2-Ba’atz: Artists and Artisans (26 December 2017)

Born 2-Ba’atz: Gabriel Byrne, Harrison Ford, Morley Safer, Arthur Balfour

Artists and Artisans

“The Force is within you. Force yourself.” – Harrison Ford (2-Ba’atz)

On any given Ba’atz day, I find myself focusing on the New. Today I opted not to recycle any old materials for this post 😉

Here’s Tom with the weather

The New is has very little to do with the News. The News is old the minute it is captured and recorded, let alone released to TV or web. Even live, on-site News consists mostly of recaps and witness recounts of the rapidly receding past. The segments most viewers like within the evening news program, for example, are those where in-studio guests of various (conflicting) opinions discuss, argue, and sometimes lose their temper. The guests are experts, who rely heavily on their past to filter current events of the now in their own unique way. Public opinion is thus formed, as a basis for social engineering and propaganda.

Like in showbiz everywhere, the most substantial segment of the News comes right before it ends, when they announce the weather forecast. Many people watch or other wise ingest the news every day, all the way through, just to get to that practical, informational segment (which is why it’s programmed at the end).

The weather person telling us the forecast at the end of the news represents the junction where meteorology bestows its scientific seal of approval and prestige to the entire news show. With our weather engineering and technology being where it is today, the forecast/prophecy is usually right on the money predicting the near future of the local weather. So its solid, empirical credibility is usually enough to instill a fair share of truth and professional integrity in all the other, previous news stories (even if by themselves, they often contain half-truths, wrong questions, omissions, and distractions).

However, like all other sciences, meteorology is based on the past. It gathers measurements at the present with instruments, but this activity in the now has a higher (and ulterior) purpose, of increasing the already huge volume of climate history. Statistics then apply their laws of averages, bell curves, climate models,and endless citations and references to past studies of world renown.


Considering worldviews other than the western, there is at lest one other, altogether different approach to the Now and the New. This approach entails total personal and subjective absorption in whatever is taking place right now. Being basically primal to the realm of language, this experience can only be communicated through symbols, images, and descriptions of feelings, which in turn elicit in the human reader similar images, identities, and opinions.

So, how does it feel to be creating something new in the now, totally absorbed?
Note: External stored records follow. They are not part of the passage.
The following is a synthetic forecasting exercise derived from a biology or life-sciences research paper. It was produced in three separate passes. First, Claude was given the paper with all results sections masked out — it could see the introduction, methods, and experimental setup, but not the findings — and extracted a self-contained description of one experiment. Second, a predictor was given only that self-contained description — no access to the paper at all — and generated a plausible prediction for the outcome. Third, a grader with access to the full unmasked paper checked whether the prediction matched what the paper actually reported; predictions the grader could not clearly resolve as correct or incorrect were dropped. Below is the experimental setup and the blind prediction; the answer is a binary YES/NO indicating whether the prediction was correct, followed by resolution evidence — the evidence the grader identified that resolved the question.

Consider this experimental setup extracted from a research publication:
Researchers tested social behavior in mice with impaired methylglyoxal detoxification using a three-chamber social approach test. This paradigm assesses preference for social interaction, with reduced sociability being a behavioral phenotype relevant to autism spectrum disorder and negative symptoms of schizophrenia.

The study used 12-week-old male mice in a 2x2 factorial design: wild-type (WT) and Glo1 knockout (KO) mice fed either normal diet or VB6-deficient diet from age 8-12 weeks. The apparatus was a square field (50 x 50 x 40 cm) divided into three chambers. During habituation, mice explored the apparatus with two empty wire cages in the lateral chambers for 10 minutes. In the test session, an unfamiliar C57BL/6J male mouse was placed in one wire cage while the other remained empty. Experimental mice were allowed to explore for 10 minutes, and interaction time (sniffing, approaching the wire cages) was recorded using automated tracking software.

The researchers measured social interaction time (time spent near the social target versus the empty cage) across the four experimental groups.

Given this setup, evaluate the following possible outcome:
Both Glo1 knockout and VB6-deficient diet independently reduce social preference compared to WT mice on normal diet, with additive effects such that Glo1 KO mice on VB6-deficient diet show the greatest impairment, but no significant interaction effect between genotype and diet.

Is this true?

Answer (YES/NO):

My personal image is that of being in a magical, fantasy social party, maybe way back in my family’s prehistory. In a time when there were no clocks to carve up each day to 24 neat little segments. There were no calendars to cut the tropical year to a dozen irregular months.

In this party time meant nothing. There was only connection. A meeting of old and new friends, and a celebration of life, food, and body. An experience after which you can peacefully die the very next day.

Nowadays, this image can be found in the way artists and artisans passionately live their lives and express their spirits. They could be athletes, dancers, musicians, theatrical performers, and all other dreamers and manifesters of mundane, everyday magic.

The New always happens now.

According to the highlands Maya of Guatemala, to create something new, the artisan (Ba’atz/Chuen) weaves new ideas like threads into the already manifested background tapestry (be it an empty canvas, a rough piece of clay, etc.). When he does so, he is in the Now. There is no separation between him/her and that empty canvas, slowly disappearing into art.

Years later, when the artisan looks at one of his earlier creations, a gap appears between his present experience of nostalgia and that past now moment, when he crafted this creation into existence as a much, much younger and more innocent artisan.